_Task requirements_:
Task for the records below: please copy exactly, and only, the lines from the one containing "Lidl katalog - 29.12.2021" to the last line, both included, leaving out the pictures.

_Data for analysis_:
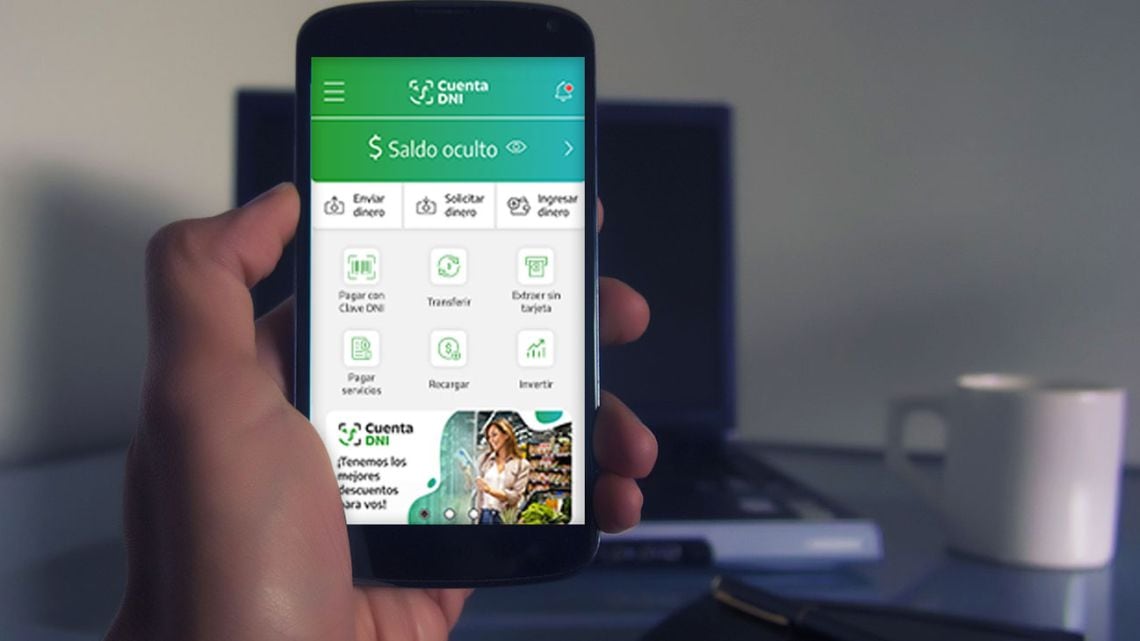 Cuenta DNI suma un 20% de reintegro en viajes de Cabify durante todo el sábado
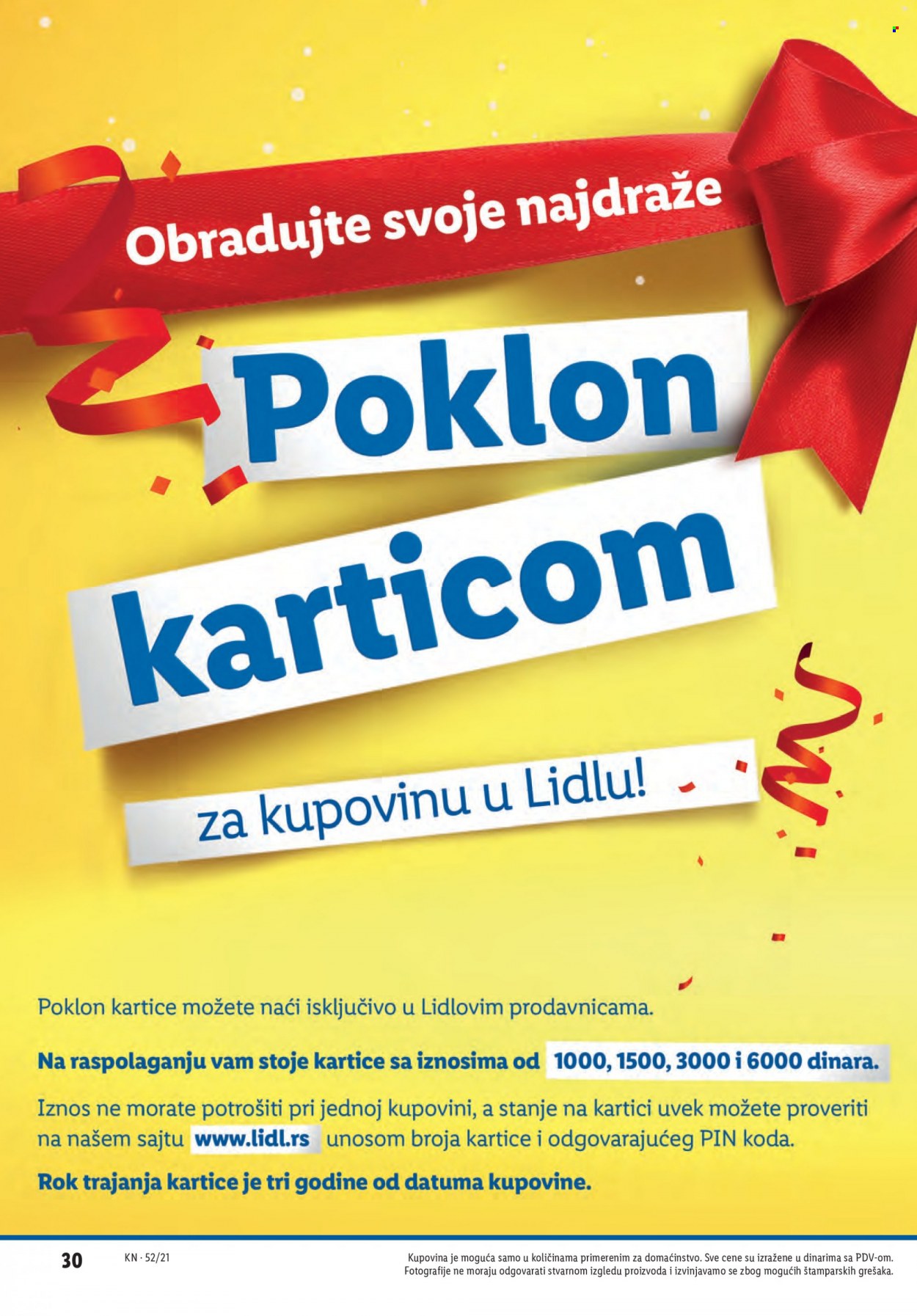 Lidl katalog - 29.12.2021 - 05.01.2022. Stranica 30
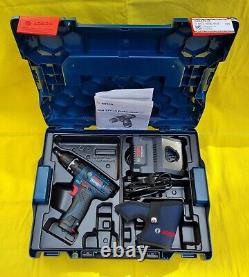 Bosch 12V Combi Drill GSB 12V-15 + 2AH Battery + Charger + Holster + L-BOXX 102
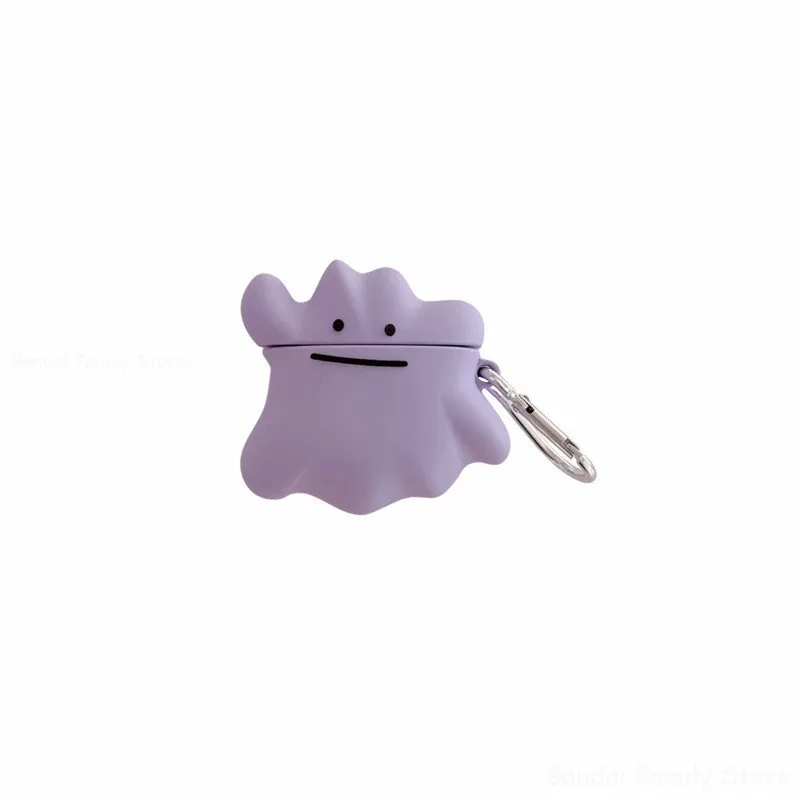 Pokemon Ditto Case For Apple Airpods 1 2 3 Airpod Pro Wireless Earphone  Bluetooth Headset Cover With Lanyard Earphone Box Gifts - 3d Lamp Anime  Figure/ornaments Figure - AliExpress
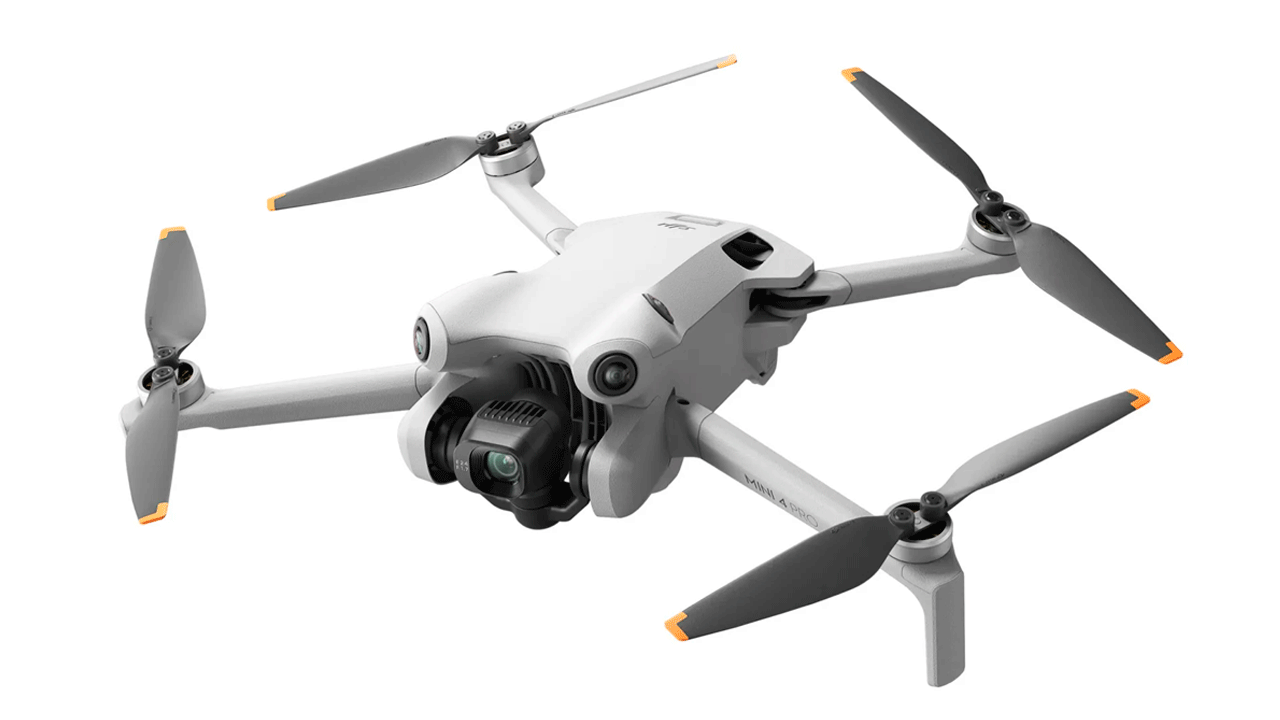 DJI Mini 4 Pro дрон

_Exercise output_:
 Lidl katalog - 29.12.2021 - 05.01.2022. Stranica 30
 Bosch 12V Combi Drill GSB 12V-15 + 2AH Battery + Charger + Holster + L-BOXX 102
 Pokemon Ditto Case For Apple Airpods 1 2 3 Airpod Pro Wireless Earphone  Bluetooth Headset Cover With Lanyard Earphone Box Gifts - 3d Lamp Anime  Figure/ornaments Figure - AliExpress
 DJI Mini 4 Pro дрон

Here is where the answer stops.